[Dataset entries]
+--

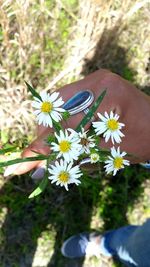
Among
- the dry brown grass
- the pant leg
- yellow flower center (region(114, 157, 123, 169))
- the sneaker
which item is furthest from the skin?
the sneaker

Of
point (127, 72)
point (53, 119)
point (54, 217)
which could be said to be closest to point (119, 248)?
point (54, 217)

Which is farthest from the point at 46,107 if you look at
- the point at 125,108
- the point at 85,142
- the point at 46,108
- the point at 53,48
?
the point at 53,48

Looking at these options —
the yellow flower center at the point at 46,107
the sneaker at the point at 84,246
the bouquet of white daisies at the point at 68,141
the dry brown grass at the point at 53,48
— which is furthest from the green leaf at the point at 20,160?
the sneaker at the point at 84,246

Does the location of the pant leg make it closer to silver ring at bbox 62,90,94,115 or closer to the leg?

+--

### Stated goal
Can you retype all of the records above word for word, leaving out the pictures?

### Written response
Among
- the dry brown grass
- the pant leg
- yellow flower center (region(114, 157, 123, 169))
- the sneaker
which item is furthest from the skin?
the sneaker

Of
point (127, 72)
point (53, 119)
point (54, 217)
which could be said to be closest to point (119, 248)?
point (54, 217)

Which is farthest from the point at 46,107 if you look at
- the point at 125,108
- the point at 85,142
- the point at 46,108
- the point at 53,48
?
the point at 53,48

Looking at these options —
the yellow flower center at the point at 46,107
the sneaker at the point at 84,246
the bouquet of white daisies at the point at 68,141
the dry brown grass at the point at 53,48
— which is furthest from the green leaf at the point at 20,160?
the sneaker at the point at 84,246

Does the location of the pant leg make it closer to silver ring at bbox 62,90,94,115 or closer to the leg?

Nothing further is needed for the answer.